DATA ROWS:
------------------------------

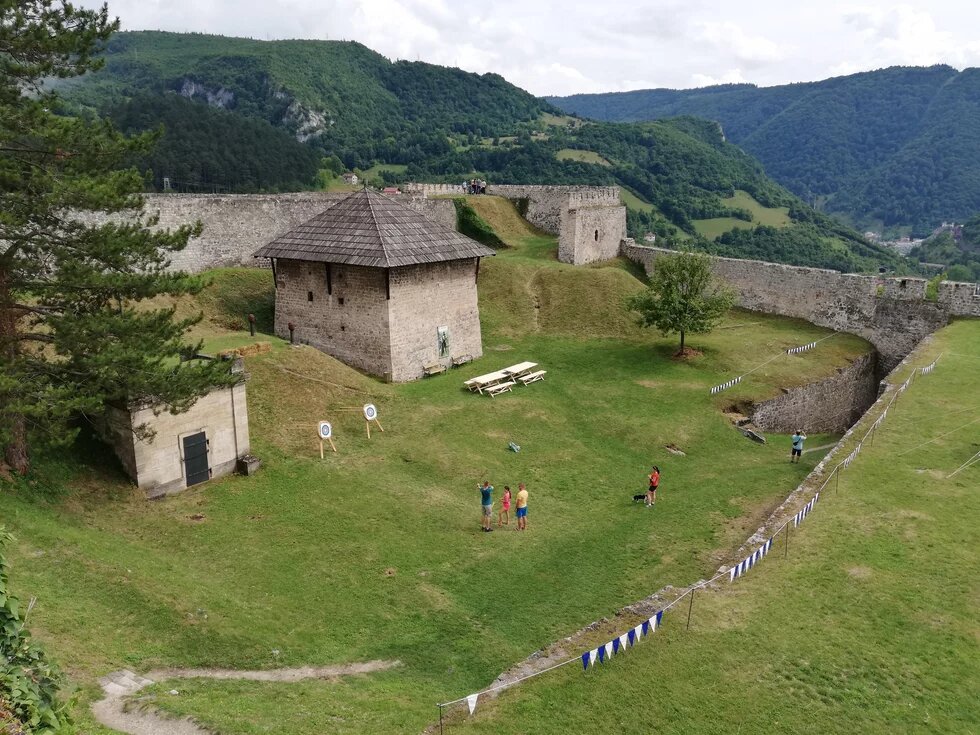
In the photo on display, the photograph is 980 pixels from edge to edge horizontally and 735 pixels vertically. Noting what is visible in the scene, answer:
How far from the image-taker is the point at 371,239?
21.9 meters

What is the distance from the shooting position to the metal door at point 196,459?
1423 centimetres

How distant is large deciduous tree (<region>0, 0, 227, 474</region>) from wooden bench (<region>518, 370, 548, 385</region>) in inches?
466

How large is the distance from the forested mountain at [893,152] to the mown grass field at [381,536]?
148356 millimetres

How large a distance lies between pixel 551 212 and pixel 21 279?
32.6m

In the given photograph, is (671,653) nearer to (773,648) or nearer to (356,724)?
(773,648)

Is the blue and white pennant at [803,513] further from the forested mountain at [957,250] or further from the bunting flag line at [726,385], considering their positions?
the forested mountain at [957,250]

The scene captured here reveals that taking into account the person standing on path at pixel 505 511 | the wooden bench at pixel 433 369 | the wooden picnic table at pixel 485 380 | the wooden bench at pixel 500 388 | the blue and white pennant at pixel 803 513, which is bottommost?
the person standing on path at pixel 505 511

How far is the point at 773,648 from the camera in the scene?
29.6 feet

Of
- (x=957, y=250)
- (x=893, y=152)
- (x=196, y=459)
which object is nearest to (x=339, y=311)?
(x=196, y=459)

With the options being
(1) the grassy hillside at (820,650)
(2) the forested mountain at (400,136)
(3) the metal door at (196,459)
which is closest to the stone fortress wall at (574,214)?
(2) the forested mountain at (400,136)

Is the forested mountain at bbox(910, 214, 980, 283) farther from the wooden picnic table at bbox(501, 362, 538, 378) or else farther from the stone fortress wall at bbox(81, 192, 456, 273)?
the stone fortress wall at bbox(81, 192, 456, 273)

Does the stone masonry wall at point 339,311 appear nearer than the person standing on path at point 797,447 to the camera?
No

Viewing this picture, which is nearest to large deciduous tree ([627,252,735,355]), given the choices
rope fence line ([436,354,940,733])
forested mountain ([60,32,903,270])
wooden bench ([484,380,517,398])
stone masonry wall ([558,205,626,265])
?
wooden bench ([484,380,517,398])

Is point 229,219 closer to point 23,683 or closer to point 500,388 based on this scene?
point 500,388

------------------------------

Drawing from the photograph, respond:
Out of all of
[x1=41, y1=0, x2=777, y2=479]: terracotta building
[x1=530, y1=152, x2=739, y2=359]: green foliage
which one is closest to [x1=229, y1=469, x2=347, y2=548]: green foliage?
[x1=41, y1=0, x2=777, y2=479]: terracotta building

------------------------------

JOB:
Render the lines between the line holding "What is the" and the line holding "148356 millimetres", inclusive, as a Markdown table with the columns Row and Line, leaving out blank lines.

WRITTEN REPLY:
| Row | Line |
|---|---|
| 1 | What is the distance from the shooting position to the metal door at point 196,459? |
| 2 | 1423 centimetres |
| 3 | How distant is large deciduous tree (<region>0, 0, 227, 474</region>) from wooden bench (<region>518, 370, 548, 385</region>) in inches? |
| 4 | 466 |
| 5 | How large is the distance from the forested mountain at [893,152] to the mown grass field at [381,536]? |
| 6 | 148356 millimetres |